Mis ojos están llenos de lágrimas no derramadas. Mi vista es un caleidoscopio de colores inconexos y figuras irreconocibles, pero, a pesar de todo eso, soy capaz de verlo. Soy capaz de sentirlo.
Alas negras como de murciélago aparecen entre la serie extraña de figuras sin sentido que se apoderan de mi vista y lucho. Peleo con tanta fuerza, que el agarre que las figuras ejercen sobre mí aminora.
El corazón me ruge contra las costillas. La ansiedad y la desesperación se abren paso en mi sistema cuando escucho una especie de rugido que me eriza los vellos del cuerpo. Entonces, grito una vez más. Esta vez, cuando lo hago, nuevas hebras invisibles escapan de mis muñecas y hacen su camino hacia arriba; en la búsqueda de algo a qué aferrarse.
La tierra tiembla debajo de mis pies, el mundo a mi alrededor vibra al compás del inmenso y aterrador poder de los Estigmas, pero nada parece detener a las figuras. Nada parece intimidarlas.
Estoy agotada. Estoy exhausta. No puedo luchar más. No puedo pelear contra ellas.
«No puedo. No puedo. No puedo».
Algo tira de mí hacia arriba.
Mi cuerpo lánguido y débil siente cómo es halado con tanta fuerza, que las figuras amorfas tienen que implementar más fuerza bruta para detenerme. Con todo y eso, el tirón hacia el cielo, no cede ni un poco.
Un sonido —mitad rugido, mitad grito— resuena en todo el lugar y un jalón violento y doloroso me llena el pecho. Luego, aferro los hilos de energía a quien sea el que trata de sacarme de aquí. Aferro cada parte de mi ser a quien sea el que trata de sacarme de las garras de la oscuridad.
Lucho con todas mis fuerzas. Peleo contra la languidez y el dolor insoportable y, haciendo acopio de la poca fuerza que me queda, me impulso hacia adelante. Me impulso lejos de la prisión que las criaturas amorfas han creado para mí.
La atadura en mi pecho se estremece, pero las hebras de energía que despide de mí se aferran a ella para fortalecerla. Se aferran a ella porque es lo único que puede mantenerme estable en estos momentos.
Otro estallido de dolor hace que me doble hacia adelante, pero no me dejo vencer. Por el contrario, me aferro aún más a quien trata de salvarme. Me aferro a él hasta que la presión cede por completo. Hasta que el cuerpo deja de dolerme y la prisión me libera.

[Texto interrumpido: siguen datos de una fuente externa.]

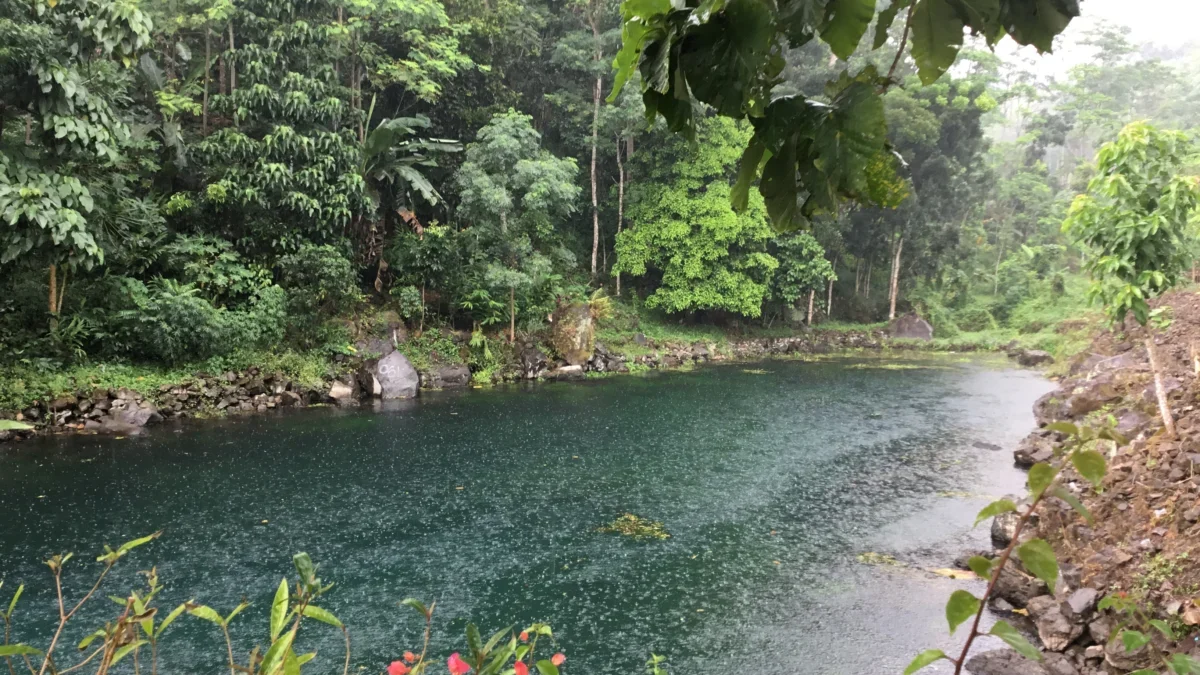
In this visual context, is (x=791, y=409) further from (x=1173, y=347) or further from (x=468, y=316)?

En ese momento, alzo la vista hacia el cielo nocturno para ver a quien me ha salvado. Para encontrarme de lleno con el familiar par de ojos color gris pálido —casi blanco— que no deja de llevarme a lugares seguros.
El alivio me recorre de pies a cabeza y, sin siquiera detenerme a pensar en lo peligroso que es que Mikhail me lleve a cuestas, me dejo ir.